Beginning January 1, 2024, reporting companies will be required to file a beneficial ownership information report with FinCEN. Reporting companies that were in existence as of January 1, 2024, must file their initial report by January 1, 2025. New companies that are formed on or after January 1, 2024 must complete and file their initial report within 30 days after they were created or registered.
After filing their initial report, a reporting company will only need to file another beneficial ownership report when they need to report changes to their initial report. The company must report any changes within 30 days of when they become aware of a change or has reason to know of an inaccuracy of information in their earlier report.
What Companies Are Affected by the Corporate Transparency Act?
A reporting company is defined as a corporation, limited liability company (LLC), a limited partnership, limited liability partnership, any entity created by the filing of a document with the secretary of state or similar office under the law of a state or Indian tribe or formed under the laws of a foreign country and registered to do business in the United States.
This Act does not apply to sole proprietorships or general partnerships.
What Type of Information Must Be Reported?

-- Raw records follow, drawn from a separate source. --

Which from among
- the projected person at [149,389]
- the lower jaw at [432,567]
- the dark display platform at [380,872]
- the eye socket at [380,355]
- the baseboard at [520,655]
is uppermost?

When filing a Beneficial Ownership Report with FinCEN, the reporting company must report the following information:
Company identifying information such as:
• Legal name of the entity
• Address
• Jurisdiction in which it was first formed and registered in
• Tax identification number
Identifying information on beneficial owners (the individuals who ultimately own or control the company) such as:
• Name
• Birth date
• Address
• ID number from their passport or driver’s license
• Image of document with ID
Violation of BOI Reporting
As specified in the Corporate Transparency Act, a person who willfully violates the BOI reporting requirements may be subject to civil penalties of up to $500 for each day that the violation continues.